Jumlah industri besar di Kabupaten Cilacap pada tahun 2016 sebanyak 84.232.
Industri besar di Kabupaten Cilacap, khususnya perdagangan besar dan eceran, menjadi salah satu kategori unggulan dalam hal penyerapan tenaga kerja. Tahun 2016, industri ini mampu menyerap tenaga kerja sebanyak 130.759 pekerja, jumlah tersebut mencakup 36,26% jumlah keseluruhan tenaga kerja yang diserap industri kategori unggul dan potensial di Kabupaten Cilacap sepanjang tahun 2016. Salah satu industri besar di Kabupaten Cilacap yakni kilang minyak yang dioperasikan oleh PT. PERTAMINA (Persero) Refinery Unit IV yang berada di Kelurahan Lomanis, Kecamatan Cilacap Tengah.
Berdasarkan sensus ekonomi yang dilakukan tahun 2016, keberadaan kilang minyak tersebut berpengaruh pada Produk Domestik Regional Bruto (PDRB), sehingga naik turunnya harga minyak dunia secara tidak langsung berpengaruh pula terhadap pertumbuhan ekonomi Kabupaten Cilacap. Tahun 2012, pertumbuhan ekonomi Kabupaten Cilacap mengalami perlambatan dengan pertumbuhan hanya sebesar 1,98%, hal tersebut selaras dengan menurunnya harga minyak dunia dari USD 91,39 per barel pada tahun 2011 menjadi USD 88,95 per barel. Akan tetapi, sektor pengolahan minyak tetap menjadi penyumbang utama PDRB Kabupaten Cilacap.

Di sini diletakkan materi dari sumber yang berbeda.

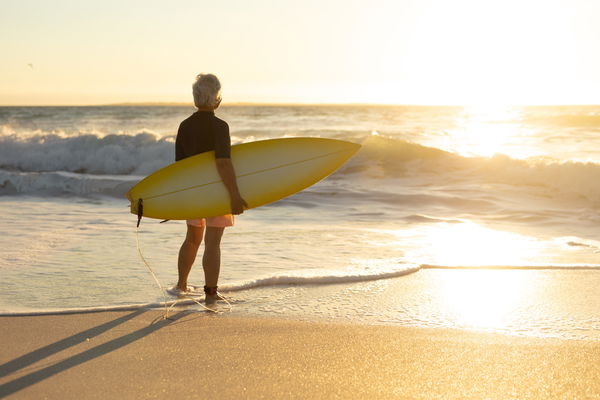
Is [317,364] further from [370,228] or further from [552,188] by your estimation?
[552,188]

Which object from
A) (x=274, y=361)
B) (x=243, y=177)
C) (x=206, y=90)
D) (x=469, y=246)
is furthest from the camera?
(x=469, y=246)

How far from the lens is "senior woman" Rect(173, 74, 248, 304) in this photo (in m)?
3.76

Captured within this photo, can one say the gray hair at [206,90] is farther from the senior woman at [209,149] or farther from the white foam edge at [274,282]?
the white foam edge at [274,282]

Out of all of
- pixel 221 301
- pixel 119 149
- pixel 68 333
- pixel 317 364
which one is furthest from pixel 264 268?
pixel 119 149

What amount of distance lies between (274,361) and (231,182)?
1242 millimetres

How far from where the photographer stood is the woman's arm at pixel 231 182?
3756 millimetres

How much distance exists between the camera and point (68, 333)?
131 inches

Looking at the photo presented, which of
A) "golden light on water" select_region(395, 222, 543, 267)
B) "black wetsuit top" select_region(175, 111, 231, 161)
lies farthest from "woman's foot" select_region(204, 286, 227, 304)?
"golden light on water" select_region(395, 222, 543, 267)

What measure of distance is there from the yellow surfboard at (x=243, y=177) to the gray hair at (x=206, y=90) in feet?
0.98

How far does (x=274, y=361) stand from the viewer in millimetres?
2873

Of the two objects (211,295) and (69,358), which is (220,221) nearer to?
Answer: (211,295)

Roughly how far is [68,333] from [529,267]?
10.5ft

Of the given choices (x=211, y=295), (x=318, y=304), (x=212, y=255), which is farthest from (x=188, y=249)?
(x=318, y=304)

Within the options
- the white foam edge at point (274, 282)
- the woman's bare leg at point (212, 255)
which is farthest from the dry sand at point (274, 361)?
the woman's bare leg at point (212, 255)
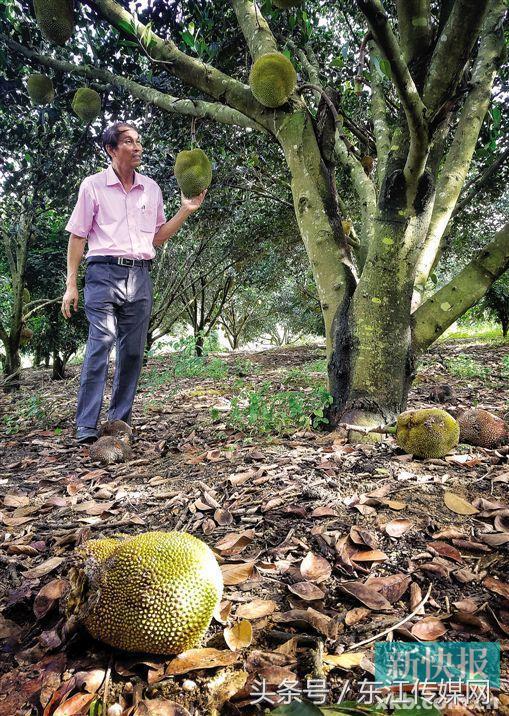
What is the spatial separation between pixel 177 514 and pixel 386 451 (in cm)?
98

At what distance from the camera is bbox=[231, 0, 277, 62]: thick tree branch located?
2912mm

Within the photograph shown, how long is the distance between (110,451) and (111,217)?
151 cm

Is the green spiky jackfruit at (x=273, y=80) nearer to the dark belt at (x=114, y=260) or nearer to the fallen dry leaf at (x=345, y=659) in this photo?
the dark belt at (x=114, y=260)

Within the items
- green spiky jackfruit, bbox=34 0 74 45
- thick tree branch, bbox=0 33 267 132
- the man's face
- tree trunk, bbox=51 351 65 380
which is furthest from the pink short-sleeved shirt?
tree trunk, bbox=51 351 65 380

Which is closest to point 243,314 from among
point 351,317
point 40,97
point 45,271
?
point 45,271

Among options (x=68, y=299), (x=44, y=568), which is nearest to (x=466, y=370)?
(x=68, y=299)

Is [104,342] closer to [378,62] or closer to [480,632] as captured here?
[378,62]

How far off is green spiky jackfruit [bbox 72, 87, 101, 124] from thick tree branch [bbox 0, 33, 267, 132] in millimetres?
130

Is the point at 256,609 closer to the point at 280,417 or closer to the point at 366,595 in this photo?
the point at 366,595

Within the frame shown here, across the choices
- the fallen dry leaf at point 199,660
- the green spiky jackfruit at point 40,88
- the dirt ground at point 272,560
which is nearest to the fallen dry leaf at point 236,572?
the dirt ground at point 272,560

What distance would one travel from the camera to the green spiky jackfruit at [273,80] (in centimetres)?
258

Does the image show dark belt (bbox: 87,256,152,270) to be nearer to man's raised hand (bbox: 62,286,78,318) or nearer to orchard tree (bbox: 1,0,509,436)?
man's raised hand (bbox: 62,286,78,318)

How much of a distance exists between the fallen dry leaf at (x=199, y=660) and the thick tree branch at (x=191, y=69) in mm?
2765

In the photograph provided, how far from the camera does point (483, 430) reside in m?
2.14
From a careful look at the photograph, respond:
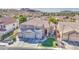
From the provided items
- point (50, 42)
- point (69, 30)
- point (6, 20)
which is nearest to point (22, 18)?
point (6, 20)

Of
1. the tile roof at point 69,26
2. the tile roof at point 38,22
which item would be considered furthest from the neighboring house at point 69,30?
the tile roof at point 38,22

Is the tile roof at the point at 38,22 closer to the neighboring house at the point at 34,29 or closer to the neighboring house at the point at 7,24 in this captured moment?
the neighboring house at the point at 34,29

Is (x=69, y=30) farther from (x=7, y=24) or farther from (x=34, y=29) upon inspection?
(x=7, y=24)

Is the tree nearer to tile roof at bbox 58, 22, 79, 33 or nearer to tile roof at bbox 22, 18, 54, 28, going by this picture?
tile roof at bbox 22, 18, 54, 28
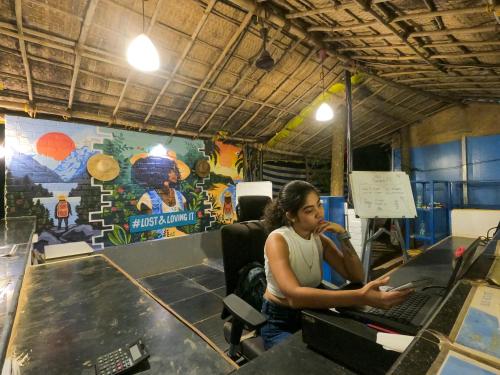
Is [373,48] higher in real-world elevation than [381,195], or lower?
higher

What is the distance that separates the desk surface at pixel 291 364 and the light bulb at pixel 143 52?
2.73m

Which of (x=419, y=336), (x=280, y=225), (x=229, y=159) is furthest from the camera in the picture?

Potensi industri Kabupaten Cilacap tidak hanya ada pada industri besar khususnya pada sektor minyak, namun juga industri sedang, kecil, dan rumah tangga. Ketiga industri lainnya tersebut nyatanya dapat menjadikan pertumbuhan ekonomi Kabupaten Cilacap lebih stabil. Mengecualikan sektor pengolahan minyak, pertumbuhan ekonomi Kabupaten Cilacap mengalami peningkatan sebesar 5,52% pada tahun 2015. Jenis industri lain tersebut kebanyakan berasal dari sektor pengolahan (gula kelapa, makanan olahan, pengolahan ikan asin, dan anyaman perlengkapan rumah tangga), penyediaan akomodasi, penyediaan makan dan minum, serta pendidikan (balai pelatihan/lembaga pelatihan kerja).